Correction is multiplied value. For exam scores, value Can be as big as 100. So even a single wrong guess can add up to a huge amount of weight. The machine still learns, but it wanders around instead of settling smoothly.

is fixed standardization: Shrink the input to a small, well-defined range before training. The simplest version is to divide each score by the largest possible score, so 0 to 100 becomes 0 to 1.

In the demo below, first press train Look for normalization to stop and the accuracy line moving upward. Then Turn on “Normalize data”Reset, and train again. Same machine, same answer, but it gets there in a fraction of the ages, and the climb is effortless.

Era 0
weight 0
Partiality 0
Limit
accuracy 0%




An honest note. With such an input, normalization mostly gives you speed and peace of mind. This becomes necessary when your inputs reside on very different scales. Think about John Doe: His salary was measured in thousands of dollars, but “same city” was only 0 or 1. Without normalization, the dollar will drown everything else, and the machine will basically ignore the city. By placing both on the same scale, each factor gets a fair judgment. (Dividing by the maximum is an easier version; a common general method is to subtract the mean and divide by the spread, called standardization.)
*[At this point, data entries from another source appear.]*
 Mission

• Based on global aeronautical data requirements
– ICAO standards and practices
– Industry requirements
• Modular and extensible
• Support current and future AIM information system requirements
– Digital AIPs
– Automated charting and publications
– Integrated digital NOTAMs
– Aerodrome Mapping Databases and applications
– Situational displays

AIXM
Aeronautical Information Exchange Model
Full Perceptron in Python#

Here is the complete program of “Is this number positive”, with nothing hidden. It is so short that it can be read in one go.

import random

learning_rate = 0.1
EPOCHS = 100

weight = random.uniform(-1, 1)
bias   = random.uniform(-1, 1)

# positive numbers are True, negative numbers are False
data  = [(i * 0.1, True)  for i in range(1, 501)]
data += [(i * 0.1, False) for i in range(-500, 0)]
random.shuffle(data)

for epoch in range(EPOCHS):
    for value, result in data:
        prediction = (weight * value + bias) > 0
        if prediction != result:
            error = result - prediction          # +1 or -1
            weight += learning_rate * error * value
            bias   += learning_rate * error

decision_boundary = -bias / weight
print(f"weight = {weight:.3f}")
print(f"bias   = {bias:.3f}")
print(f"decision boundary = {decision_boundary:.3f}")
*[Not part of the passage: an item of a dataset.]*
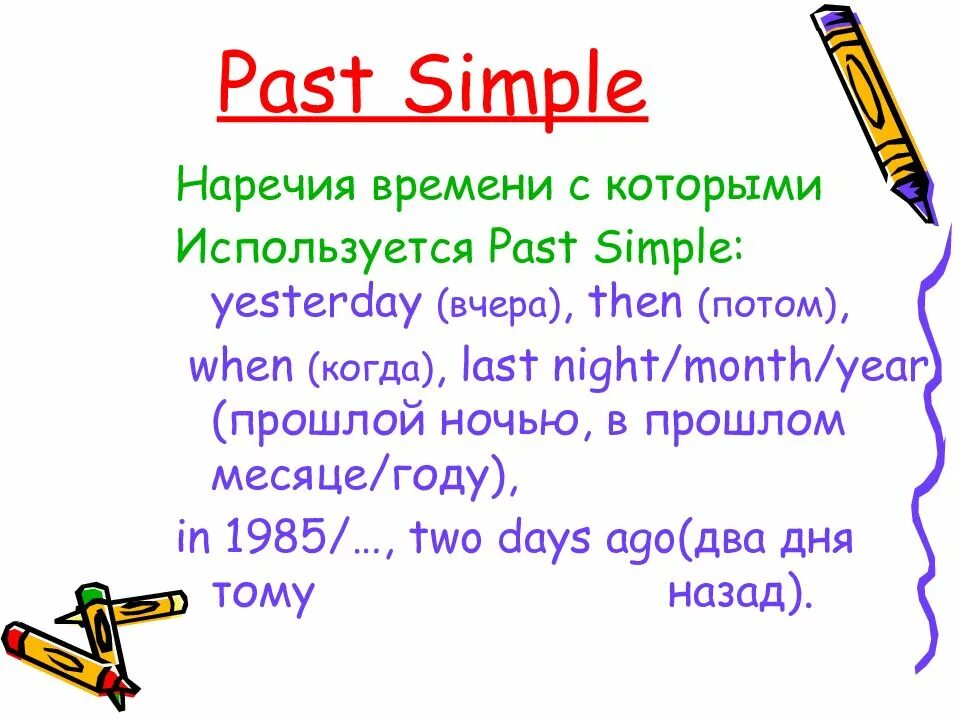 Past Simple

Наречия времени с которыми Используется Past Simple:

yesterday (вчера), then (потом), when (когда), last night/month/year (прошлой ночью, в прошлом месяце/году),

in 1985/…, two days ago(два дня тому назад).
To turn it into a student-pass machine, you change two things: Create data test scores result = score >= 50And, if you want to feel the pain of missing bias, freeze the bias at 0. Everything else remains the same.

Gratitude#

The main inspiration for this post came from the fantastic video chatGPT, which is made up of 100 million of these [The Perceptron] By Welch Labs. If you’re a visual learner and want to see the rich history and hardware behind these concepts, I highly recommend checking it out!

What will happen next?#

You have just built a working perceptron. It takes an input, evaluates it, adds a bias and makes a decision. It learns from its mistakes one era at a time.
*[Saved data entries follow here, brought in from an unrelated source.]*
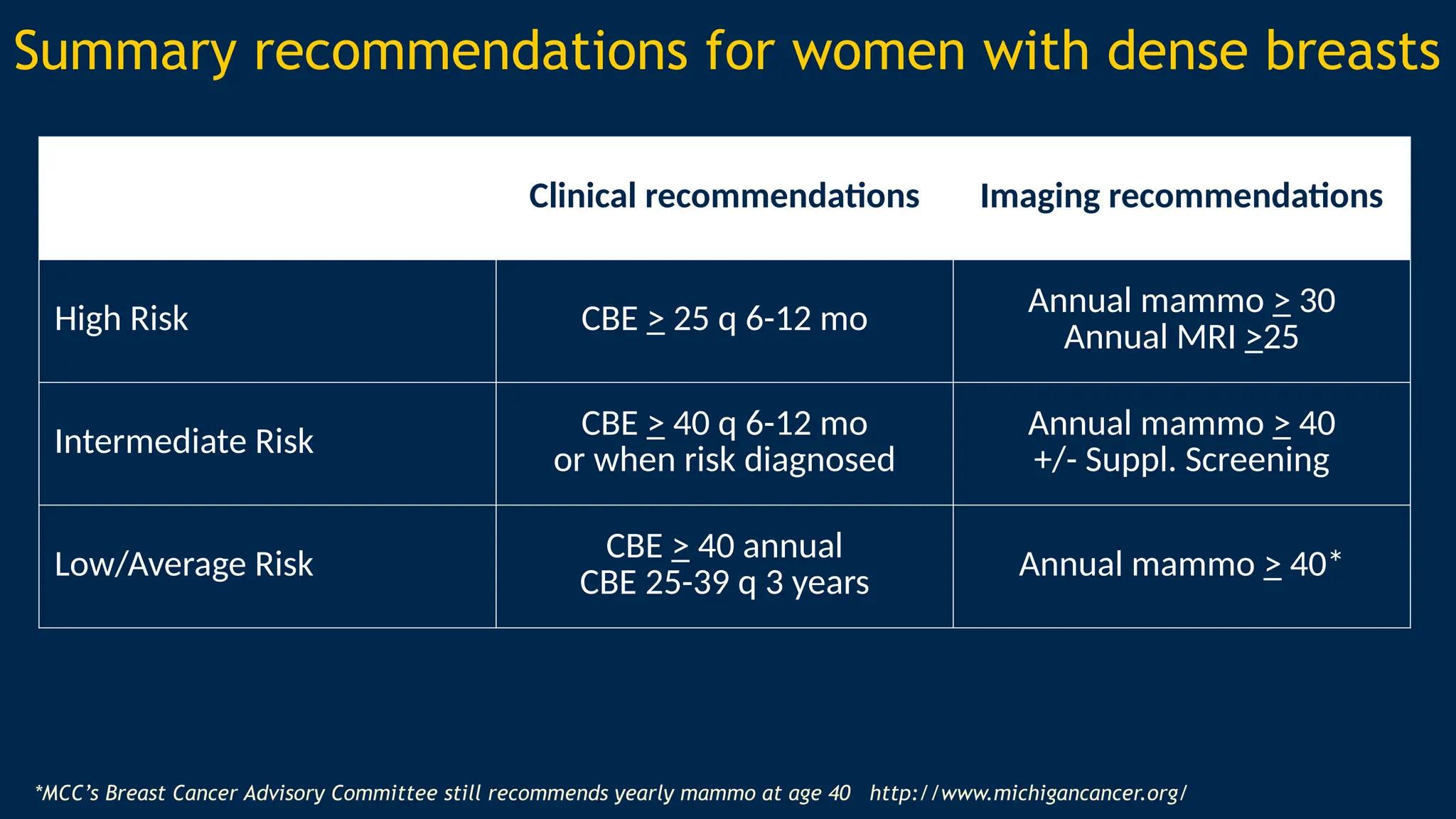 Summary recommendations for women with dense breasts

| | Clinical recommendations | Imaging recommendations |
|---|---|---|
| High Risk | CBE $\geq$ 25 q 6-12 mo | Annual mammo $\geq$ 30 Annual MRI $\geq$25 |
| Intermediate Risk | CBE $\geq$ 40 q 6-12 mo or when risk diagnosed | Annual mammo $\geq$ 40 +/- Suppl. Screening |
| Low/Average Risk | CBE $\geq$ 40 annual CBE 25-39 q 3 years | Annual mammo $\geq$ 40* |

*MCC's Breast Cancer Advisory Committee still recommends yearly mammo at age 40 http://www.michigancancer.org/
A neuron can only draw one straight line. The magic starts when you stack them: the output of one neuron becomes the input of the next. Put enough layers of them together and you get a neural network that can learn shapes far more complex than a single line. But every single one of those neurons is doing exactly what you just saw. A weight, a bias, a judgment.

If you want the non-technical story of how I ended up writing code in Canada, I wrote about it here: The Outsider Who Ships Anyway.

Thanks for making this with me. Now go change the numbers and break it down. This is the fastest way to learn.